Comment by Anthony Lamb on November 11, 2009 at 9:17 pm
Back in 1945, Labour got into power because they offered everyone free health care with the NHS. They did not tell everyone that it really was not affordable for the country to provide this service.
If you stopped people coming to this country to get care from an over burdened service, left the European market, saving 12mil a day, which can go back into the NHS, get control of the toll’s from the Dartford crossing, Severn bridges and the New M6 relief road, you can use those funds to help this stressed country.
You can also recruit for the Customs and Excise which will help stop unwanted immigrants who put additional strain on the NHS.
Comment by John Maclaren on November 19, 2009 at 8:45 pm
A logstanding pensions scandal that has yet to be addressed is the removal of the indexation of the State Pension benefits from those who retire to commonwealth countries. No doubt in the future we will see a Prime Minister give the Nation’s apologies for this scandal but isn’t it time NOW to end this palpable unfairness?
Comment by Marian breden on March 7, 2010 at 3:26 pm
Where on earth do you think we can find £8,000 pounds from.We can hardly afford the utilitiey bills,and at £8 amonth increase I challang nay M.P to do it.It is a national disgrace how pensioner’s are treated in this country, havinw worked all our live’s paid tax’s you still want more.try asking those on benefit’s.

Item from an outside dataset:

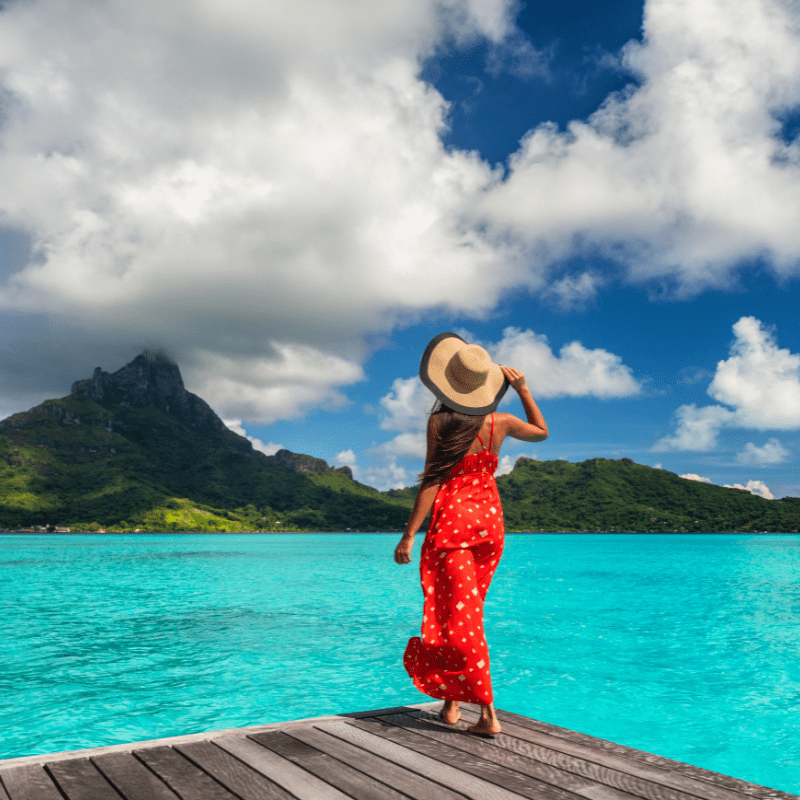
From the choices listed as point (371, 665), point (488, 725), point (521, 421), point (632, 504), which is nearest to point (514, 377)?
point (521, 421)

Comment by A Mitchell on May 12, 2010 at 8:52 pm
If your relative is unfortunate enough to need nursing care in later life then it can be very worrying for the people who are left to deal with the financial implications of funding. The cost of these homes is scandalous- we pay £800 per week and although my mum was initially in cheaper acommodation, the standard of care and facilities for her to essentially end her days is not what I could bring myself to leave her in. Having looked at a number of care homes that cost in the region of £2300 per month in the Stockport area, I could not believe the state of repair, lino on the floors where rips were stuck down with tape, the only form of stimulation was a TV and meals that frankly I would not have fed to my dogs, I feel left with no alternative than to fund this and hope that the money does not run out. When it does, what will we do, put my mum in the type of place previously described- I dread that day and not a day goes by that I do not think about it and recalculate when the money will run out- and that includes all assets. What an awful burden to carry day in day out,. What will the conservatives do for people like us who are living this today- what help can we get with expensive care home fees NOW not in the future?